言語にとって美とはなにか (冒頭部分)

吉本隆明/初出「試行」(昭和36・10〜40・6)



     序

 もう可成りまえのことになるが、少数の仲間でやっていた雑誌『現代批評』に、「社会主義リアリズム論批判」という文章をかいたころから、わたしは数年のあいだやってきたプロレタリア文学運動と理論を批判的に検討する仕事に、じぶんで見切りをつけていた。そこで生みだされた少数の作品をのぞいては、この対象から摂取するものがなく、批判的にとりあげることが、いわば対象的に不毛なことに気づきはじめたのである。もうじぶんの手で文学の理論、とりわけ表現の理論をつくりだすほかに道はないとおもった。プロレタリア文学運動とその理論の検討という課題は、わたしにとってたんに文学の問題だけではなく、思想上のすべての重量がこめられていたので、ついにじぶんのやってきたことは空しい作業だったかという覚醒は辛いものであった。それゆえ、わたしの主観のなかでは、じぶんの手でつくりあげてゆかねばならない文学の理論は、とうぜん思想上の重荷をも負わなければならないものであった。その時期が、わたしの文学上の最大の危機であり、わたしは少数の言語理論上の先達にたすけられながら、まるで手さぐりで幾重もたちふさがった壁をつきぬけるような悪戦をつづけた。そして本稿によって、わたしは思想上の貴任を果しながらその作業をおえることができたのである。
 そのころ、少壮の才能ある批評家江藤淳が『作家は行動する』という優れた文体論を公刊した。

データセットに含まれるアイテム
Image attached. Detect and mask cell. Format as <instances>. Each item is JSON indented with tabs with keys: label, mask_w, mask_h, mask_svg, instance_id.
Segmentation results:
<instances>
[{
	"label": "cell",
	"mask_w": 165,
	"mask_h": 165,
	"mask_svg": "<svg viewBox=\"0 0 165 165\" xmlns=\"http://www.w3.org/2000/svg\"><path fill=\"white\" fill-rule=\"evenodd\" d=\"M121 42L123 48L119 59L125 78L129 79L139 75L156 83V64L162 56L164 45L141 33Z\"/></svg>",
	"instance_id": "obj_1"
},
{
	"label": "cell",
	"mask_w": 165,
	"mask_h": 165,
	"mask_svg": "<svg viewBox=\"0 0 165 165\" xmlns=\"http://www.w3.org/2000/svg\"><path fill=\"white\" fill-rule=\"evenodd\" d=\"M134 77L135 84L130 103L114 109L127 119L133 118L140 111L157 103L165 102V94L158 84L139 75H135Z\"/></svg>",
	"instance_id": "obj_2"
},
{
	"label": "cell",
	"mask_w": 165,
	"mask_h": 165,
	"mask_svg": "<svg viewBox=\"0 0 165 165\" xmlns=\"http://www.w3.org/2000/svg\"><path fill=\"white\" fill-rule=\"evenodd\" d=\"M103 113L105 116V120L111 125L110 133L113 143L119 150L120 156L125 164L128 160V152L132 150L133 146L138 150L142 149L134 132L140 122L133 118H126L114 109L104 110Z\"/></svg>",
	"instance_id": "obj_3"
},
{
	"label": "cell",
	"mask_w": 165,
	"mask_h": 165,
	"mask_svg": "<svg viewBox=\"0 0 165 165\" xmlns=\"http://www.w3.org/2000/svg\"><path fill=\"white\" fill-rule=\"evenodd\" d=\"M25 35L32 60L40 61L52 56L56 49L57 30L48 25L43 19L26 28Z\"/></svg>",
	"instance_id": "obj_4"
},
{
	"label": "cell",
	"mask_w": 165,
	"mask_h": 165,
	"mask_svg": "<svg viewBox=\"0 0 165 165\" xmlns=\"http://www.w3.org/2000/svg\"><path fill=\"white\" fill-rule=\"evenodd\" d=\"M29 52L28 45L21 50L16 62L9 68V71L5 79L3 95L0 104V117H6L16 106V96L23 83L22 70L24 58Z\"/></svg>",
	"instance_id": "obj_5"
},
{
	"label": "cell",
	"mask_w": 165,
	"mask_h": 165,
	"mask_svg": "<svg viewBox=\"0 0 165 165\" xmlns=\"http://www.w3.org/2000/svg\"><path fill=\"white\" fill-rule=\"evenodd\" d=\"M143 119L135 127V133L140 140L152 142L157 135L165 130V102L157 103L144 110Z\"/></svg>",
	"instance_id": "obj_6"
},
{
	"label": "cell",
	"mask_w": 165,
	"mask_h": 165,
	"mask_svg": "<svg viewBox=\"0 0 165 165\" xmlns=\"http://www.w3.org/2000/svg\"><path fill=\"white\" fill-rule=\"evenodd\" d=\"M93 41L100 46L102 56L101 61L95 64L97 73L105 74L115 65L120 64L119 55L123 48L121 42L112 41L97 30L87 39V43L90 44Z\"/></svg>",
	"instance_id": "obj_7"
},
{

[課題の説明]: この抜粋で、筆者が「社会主義リアリズム論批判」という文章を書いた雑誌の名は何か。 この抜粋だけを手がかりにすること。

[この課題の解答]: 『現代批評』